泌尿器症状
2、多尿
鳥の尿には固形の尿酸と水分尿がある。多尿とは水分尿が多い場合をいう。そかし全ての水分が真の尿ではなく、腸から分泌されたものや吸収されずに通過しただけの水分もある。多尿は下痢と間違われる場合が多いが、水分が多くても、便の形がある場合は下痢ではなく、多尿という。
ロリキート以外のほとんどのオウム目、スズメ目の飼鳥は正常では一日に0〜数回しか水分尿は出さない(例外種もあり)。もし毎回多尿の場合は、異常と捕らえなければならない。当然多尿の鳥は、多飲症状を示す。
飲水量は鳥種により異なるが、通常体重の5〜15%である。もし体重の20%を超える量の水を飲んでいる場合は、異常と捉えなければならない。
鳥も糖尿病に罹患する。人の場合、膵臓の内分泌腺であるランゲルハンス島のβ細胞から分泌され、血糖値を下げる作用を持つインシュリンの分泌低下が原因である。しかし鳥の糖尿病はランゲルハンス島のα細胞から分泌され、血糖値を上げる作用を持つグルカンゴンの分泌過剰が原因である。多飲多尿の他、多食を呈するが削痩する。また視力低下がみられ、眼圧上昇が疑われる。

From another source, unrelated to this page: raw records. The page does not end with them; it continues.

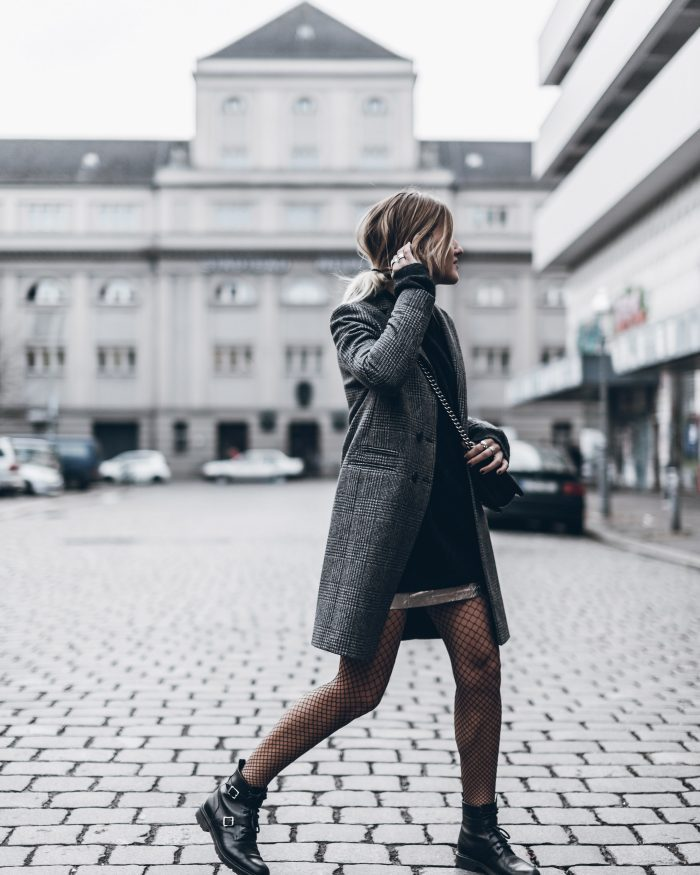 Jacqueline Mikuta is wearing an elegant yet casual fall style here, consisting of a tweed coat, fishnet tights, and a pair of buckled leather boots. A style like this is ideal for those everyday fall mornings. Coat: Sezanne, Sweater/Skirt/Tights: H&M, Boots: Saint Laurent.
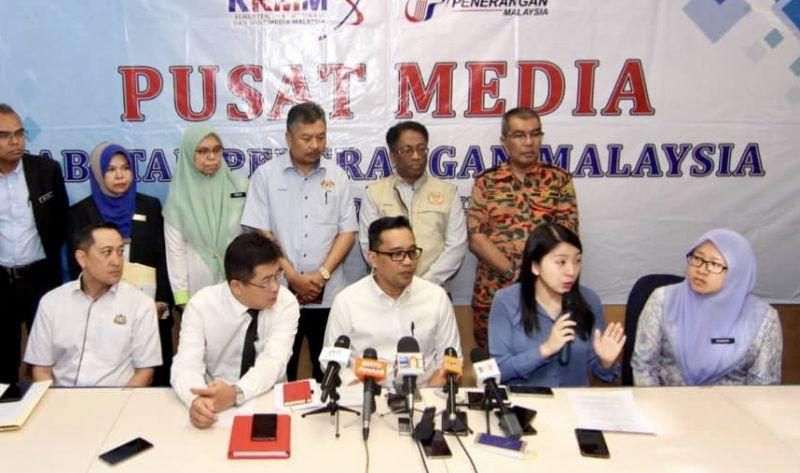Yeo (seated, second from right) speaks to reporters during a media conference at the Pasir Gudang Municipal Council. — Picture by Ben Tan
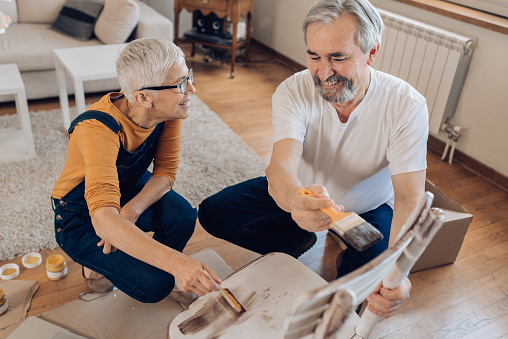 594910248 istock photo Happy mature couple coloring a chair at home 1227153926
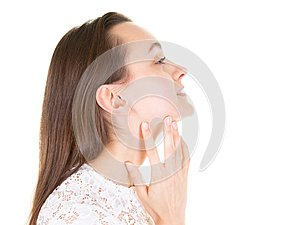 Gorgeous profile of young beauty woman with finger under chin thinking and closed eyes in copyspace over white studio background
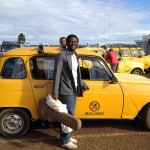 We were greeted at the airport by a dozen or so vintage Renault taxis.  Wenceslas poses in front of the chosen one.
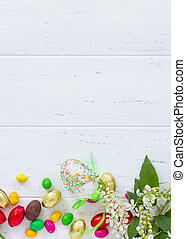 Spring concept. Colorful background of Easter with colored eggs on a wooden table with copy space. Flat lay. Top view with copy space.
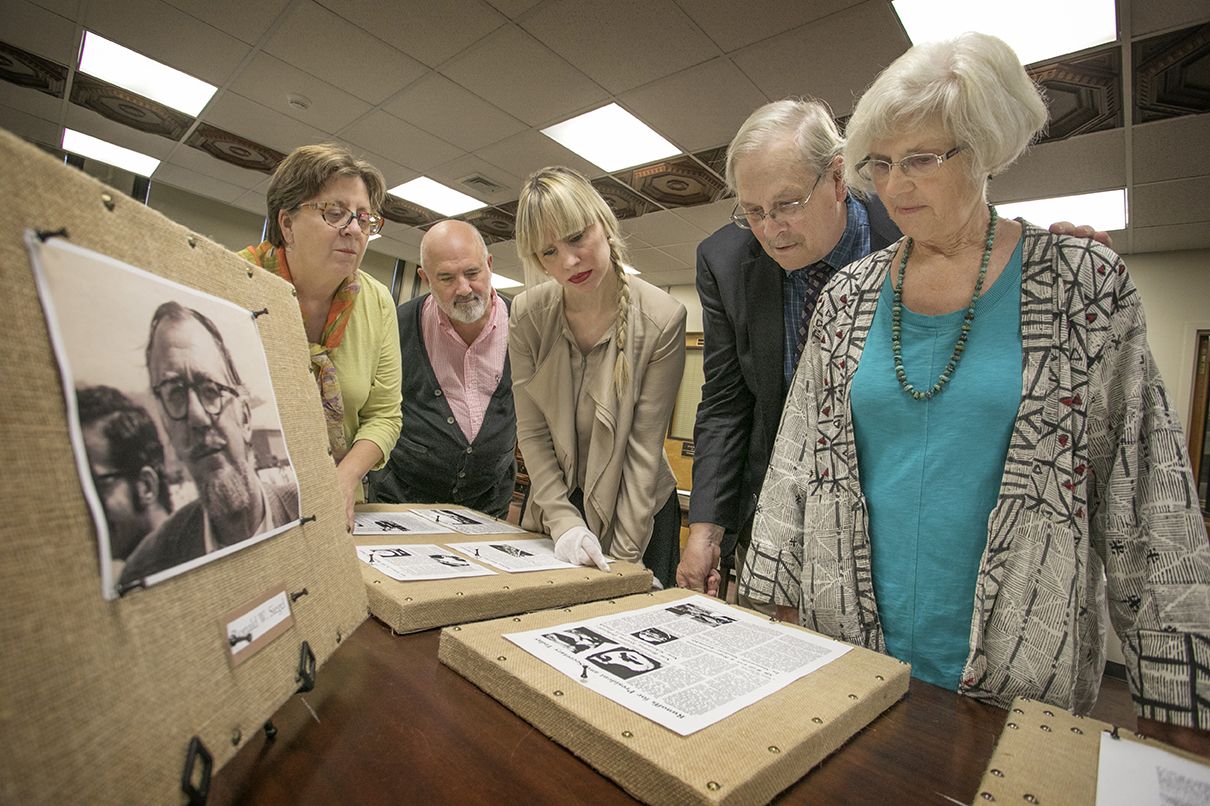 Paul and Martha Siegel stand near a display of their late father Ronald. The Siegel's created the Dorothy J. and Ronald W. Siegel Rare Book Endowment to benefit Stony Brook University Libraries. Pictured L-R: Martha Siegel, Dennis Mynarcik, Kristen Nyitray, Paul Siegel, and Suzanne Siegel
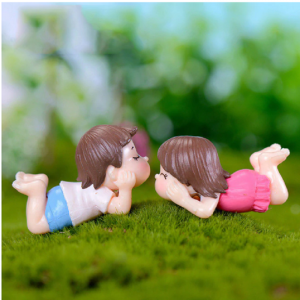 Miniature Lying Couples Dolls In The Garden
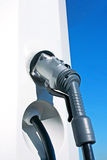 Charging plug to electric car. New charging hose in a station for electric car Royalty Free Stock Photography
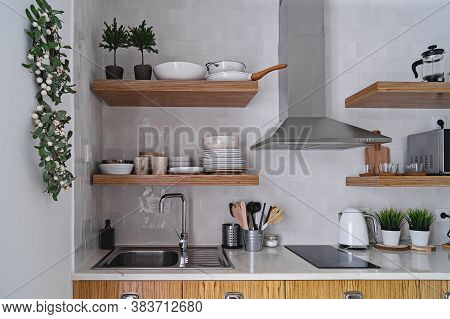 Modern Kitchen Interior With White Brick Tile Wall In Scandinavian Style, Wooden Shelf And Tableware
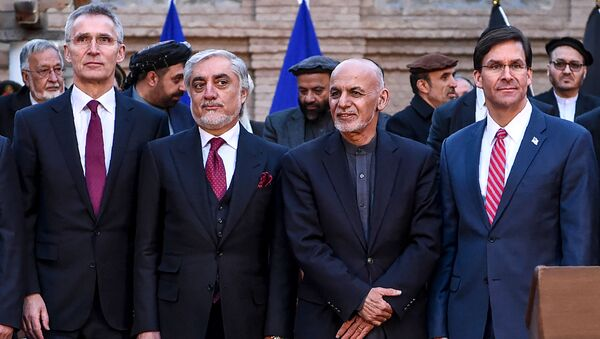 NATO Secretary General Jens Stoltenberg (L) pose along with Afghan presidential election opposition candidate Abdullah Abdullah (2L), Afghanistan's President Ashraf Ghani (2R) and US Secretary of Defense Mark Esper (R) after a press conference at the presidential palace in Kabul on February 29, 2020. - Sputnik International
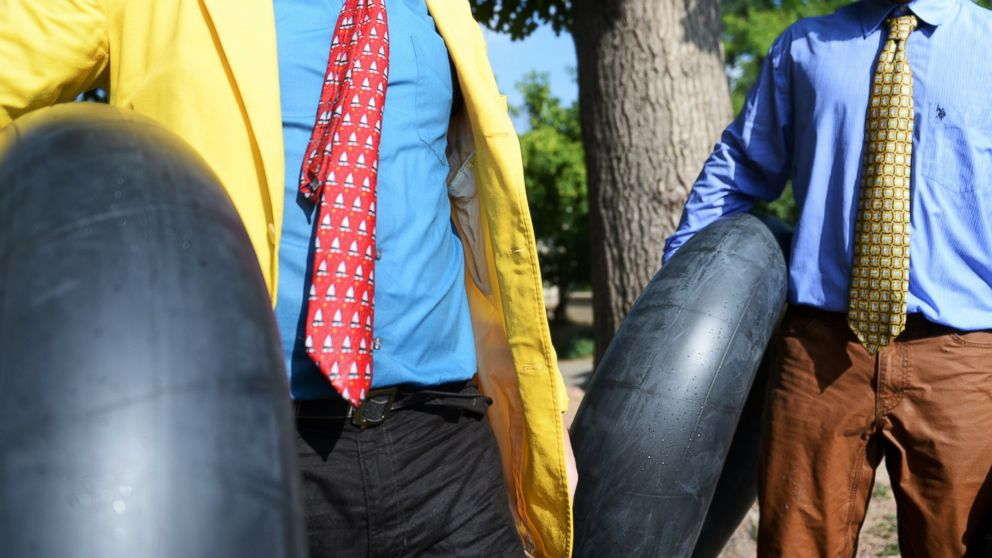 PHOTO: Tim Laramy, left, and Jack Craig dressed in ties carry their tubes as they finish riding Boulder Creek during Boulders Tube to Work Day, July 15, 2014.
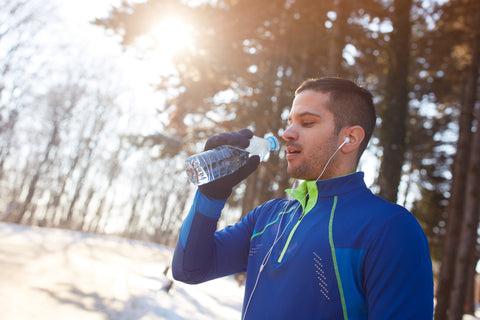 man drinking water during winter exercise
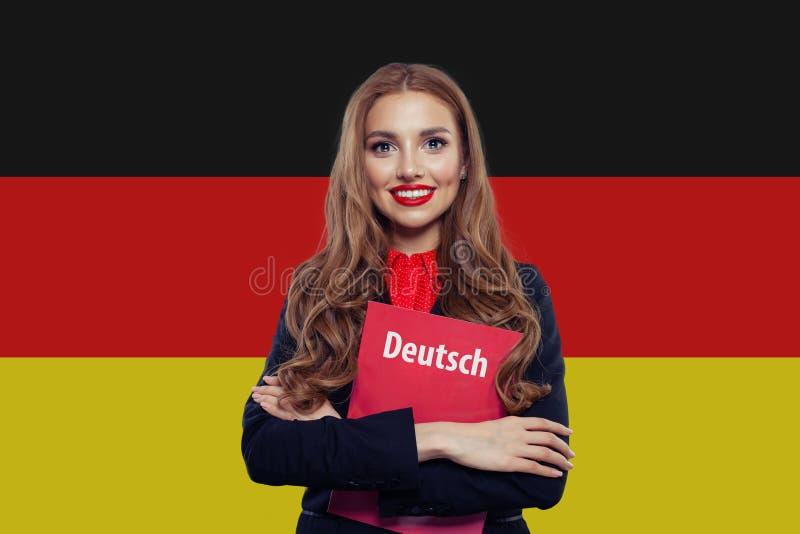 Stående av den lyckliga unga kvinnan som ler mot Tysklandflaggan arkivbild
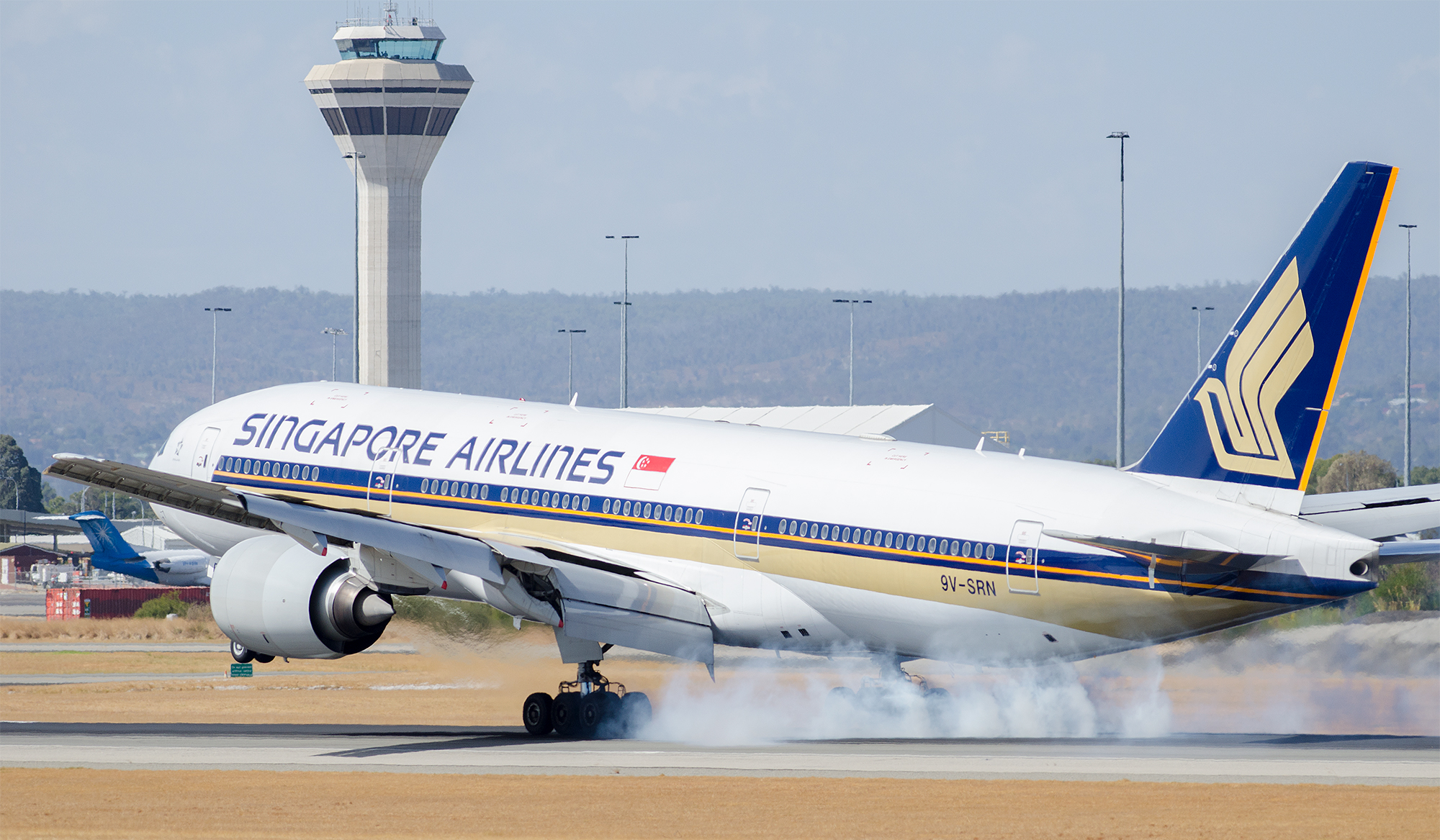 Where there's smoke, there's a 777 grabbing onto the earth with all 12 tires...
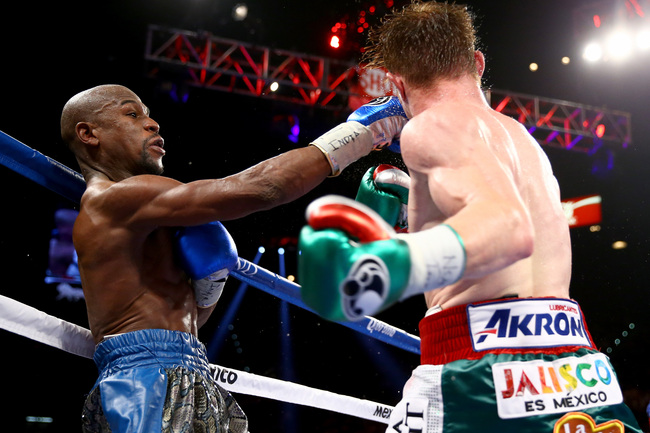 Hi-res-180593947-floyd-mayweather-jr-throws-a-right-to-the-head-of_crop_650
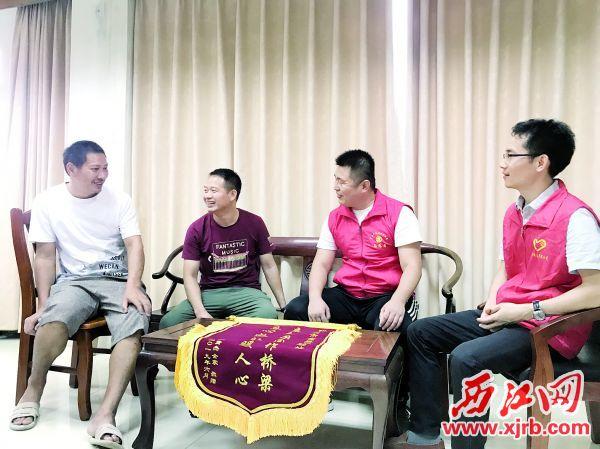苏贤军(左一)?#36864;?#36132;杰(左二)送来一面锦旗感谢救助站工作人员助其 家人团聚。 西江日报记者 夏紫怡 摄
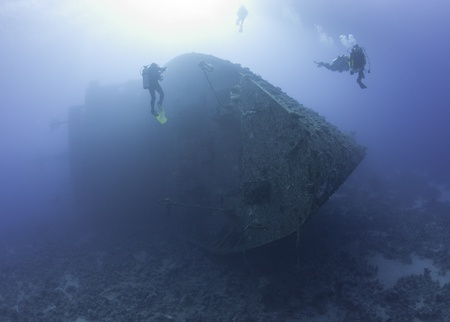 Scuba divers exploring a large sunken underwater shipwreck photo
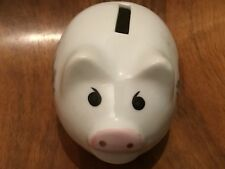 A medium ceramic piggy bank with an angry face and floral decoration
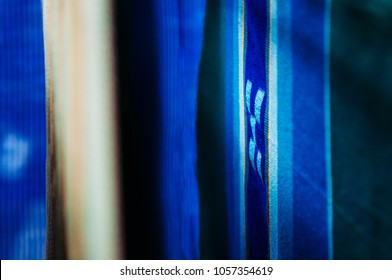 Handmade Okinawa traditional silk or cotton fabric textiles, blue colour with square pattern, close up texture details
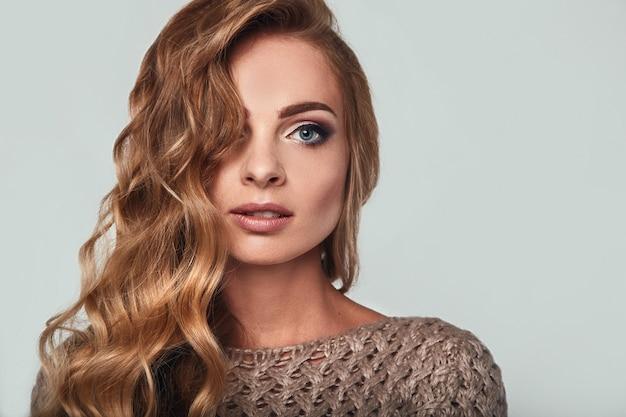 Портрет красивой улыбающейся белокурой женщины с длинными волосами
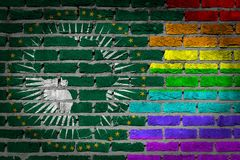 Brick wall texture - Flag of African Union with rainbow flag. Very old dark red brick wall texture - Flag of African Union with rainbow flag royalty free stock image
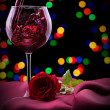 Glass of wine and rose on black — Stock Photo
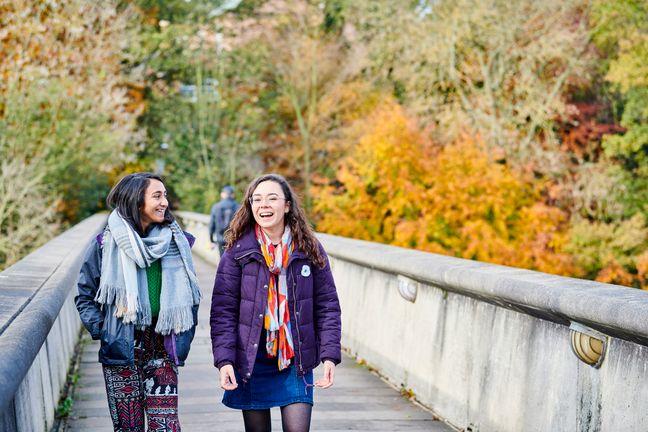 Two students talking on Kingsgate Bridge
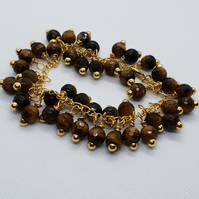 Faceted Tiger's Eye beads and gold plated bubble bracelet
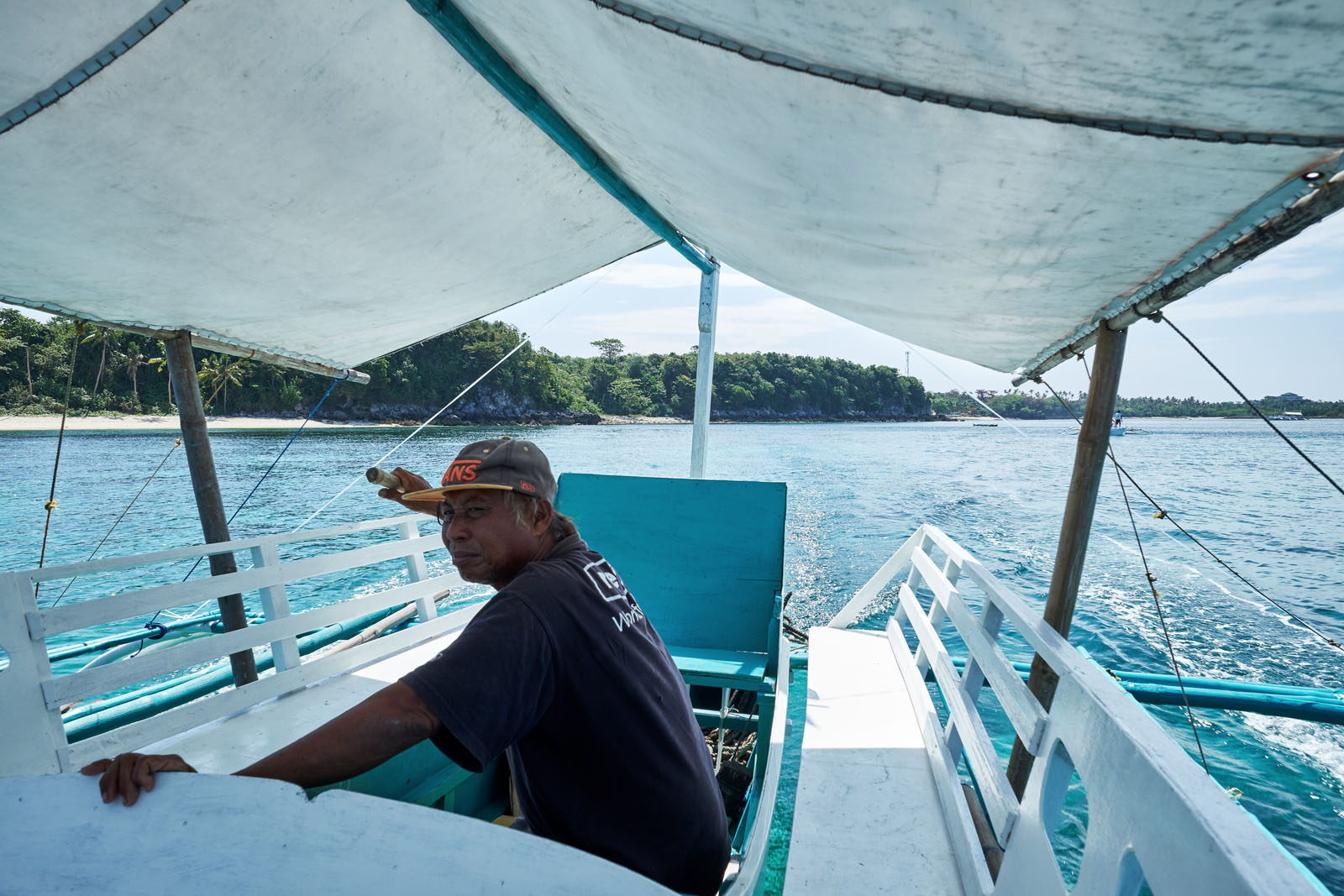 the captain of a tourist boat keeps a watchful eye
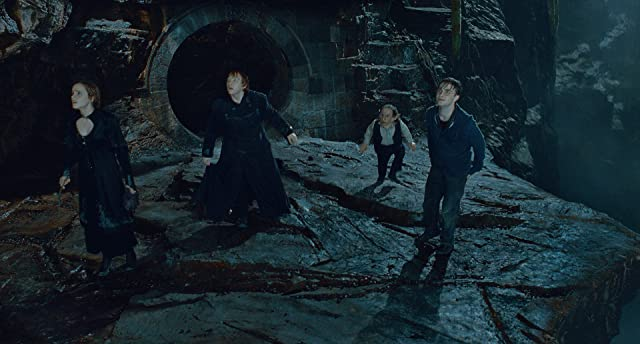 Warwick Davis, Rupert Grint, Daniel Radcliffe, and Emma Watson in Harry Potter and the Deathly Hallows: Part 2 (2011)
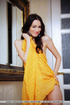 Cosmopolitan brunette drops her yellow wrap to…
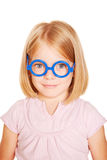 Smart little blue-eyed girl with glasses. Royalty Free Stock Photos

多尿(オカメインコ):糖尿病;血糖値500mg/dl以上、飲水量約100cc/day
甲状腺機能が亢進し、甲状腺ホルモンが分泌過剰となる病気である。鳥では原因が不明であり、突如として発症する。症状は多飲多尿の他、極度の食欲亢進を呈するが肥満はしない。また視力低下がみられ、眼圧上昇が疑われる。鳥においてはホルモン定量による確定診断が出来ないため、甲状腺機能抑制薬にて診断的投薬を行う。

甲状腺機能亢進症(セキセイインコ♀):外観に異常はないが、通常の5倍以上の餌を摂取するにもかかわらず太らない
血液中の中性脂肪(トリグリセリド)、コレステロールの値が高い状態であり、通常肥満に伴う症状である。しかし正常体重の鳥にも高脂血症、高コレステロール血症の両方、もしくはどちらか一方を呈し、多飲多尿を呈する個体が存在する。

多尿(セキセイインコ):高脂血症;飲水量約30cc/day
腸内に寄生する原虫による下痢症状にともなう多尿である。
様々な感染症に伴う下痢や多飲による多尿である。
家の中には鳥が食べたり、吸ったりすると危険なものが多く存在する。鳥が中毒を起こすものには壁紙、ペンキ、揮発物(シンナー、マジック、接着剤等)、ホルムアルデヒド、防虫剤、殺虫剤、たばこ、化粧品、観用植物、肥料、薬剤、廃油、菓子類(チョコレート等)、古いナッツ類、陶器、金属類(鉛、亜鉛、錫等)、ストーブ(一酸化炭素)などがある。原因により、吐出、下痢、呼吸困難、神経症状など様々な症状を呈す。
塩土やボレー粉、イカの甲などの鉱物飼料を多食する個体には口渇感がみられ、多飲を呈し、これに伴って多尿となる。特に塩土を多食する場合は週に一回、半日程度与えるようにする。
発情した雌鳥は多食し、それに伴って飲水量も増加する。また貯めて大型便をするため多尿となる。
興奮・緊張状態の時は心拍数が増加し、これに伴い腎血流量が増加するため尿産生量が増加し多尿となる。
種子食の鳥よりもペレット食の鳥の方が水分を多く取るため、やや尿量が増加する場合がある。
換羽時に多尿を呈することがある。飲水量が増加するためだが、詳しくは分かっていない。